Me crie en Atenas, en un apartamento de un solo dormitorio en el que el sueño se respetaba por encima de todo. Yo tenía once años cuando mis padres se separaron. Mi madre, mi hermana y yo compartíamos el único dormitorio, y cuando una dormía las otras dos hacían lo posible por no despertarla. Cuando mi hermana pequeña dormía, yo estudiaba en la cocina para no encender la luz en el cuarto. Mi madre se tomaba muy en serio la importancia del sueño para la salud, el estado de ánimo y los estudios. Pese a estos principios tan favorables para el correcto descanso, en cuanto me fui de casa –primero para estudiar en Cambridge y luego para vivir y trabajar en Londres– caí en la trampa de creerme ese principio tan extendido de que es preciso privarse de horas de sueño para tener éxito en la vida. El FOMO (Fear of Missing Out, o miedo a perderse algo) se convirtió en una parte de mi vida incluso antes de que existiera el acrónimo (probablemente lo inventaron unos jóvenes que no dormían lo suficiente).

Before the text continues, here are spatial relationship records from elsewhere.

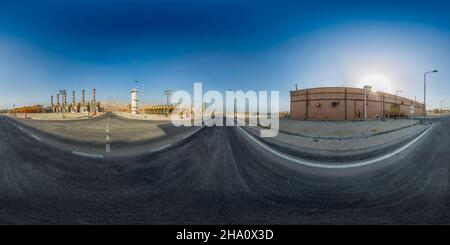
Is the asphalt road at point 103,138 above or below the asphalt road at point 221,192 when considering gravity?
above

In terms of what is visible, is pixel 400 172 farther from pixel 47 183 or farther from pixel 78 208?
pixel 47 183

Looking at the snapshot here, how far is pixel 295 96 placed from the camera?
119ft

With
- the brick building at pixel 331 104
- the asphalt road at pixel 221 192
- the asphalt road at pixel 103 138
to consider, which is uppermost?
the brick building at pixel 331 104

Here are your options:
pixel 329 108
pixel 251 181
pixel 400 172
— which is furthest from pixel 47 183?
pixel 329 108

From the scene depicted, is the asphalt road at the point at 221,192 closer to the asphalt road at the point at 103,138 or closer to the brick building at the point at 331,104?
the asphalt road at the point at 103,138

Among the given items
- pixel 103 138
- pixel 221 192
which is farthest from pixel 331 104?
pixel 221 192

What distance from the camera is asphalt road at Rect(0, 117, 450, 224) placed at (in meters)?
4.18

Durante años conservé la idea de que dormir era una tontería, hasta que en abril de 2007 –tal como explico en mi libro La vida plena–, perdí el conocimiento a causa del agotamiento. Acababa de terminar un recorrido por posibles universidades con mi hija Christina, que entonces estaba en el instituto. Una norma que acordamos a partir de ahí –o mejor dicho que mi hija me exigió cumplir– fue que durante el día no estaría pendiente de mi Black Berry. Sin embargo, yo no quería dejar de trabajar (¡qué sacrilegio!). De modo que cenábamos tarde y volvíamos al hotel exhaustas y, como si hubiéramos intercambiado los roles, Christina se dormía a una hora sensata, mientras que yo hacía trampa y me quedaba despierta hasta altas horas de la noche, igual que una adolescente. Cuando mi hija se quedaba dormida yo encendía los ordenadores y los dispositivos Black Berry, respondía a los mensajes «urgentes» y pretendía hacer todo el trabajo de un día en las horas que habría tenido que dedicar al sueño. Trabajaba hasta las 3 de la madrugada, cuando ya no podía mantener los ojos abiertos. Entonces dormía tres o cuatro horas y volvía a ponerme en marcha. Al fin y al cabo, el trabajo era mucho más importante que el sueño, o por lo menos así me lo parecía en 2007. Porque, claro, estaba dirigiendo una start-up que llevaba mi nombre. No cabía duda de que era indispensable, de modo que trabajaba toda la noche para responder a centenares de mensajes y escribir un artículo largo en mi blog, y durante el día me convertía en la madre perfecta. Esta manera de vivir y de trabajar me funcionó, o eso parecía, hasta que… dejó de funcionar.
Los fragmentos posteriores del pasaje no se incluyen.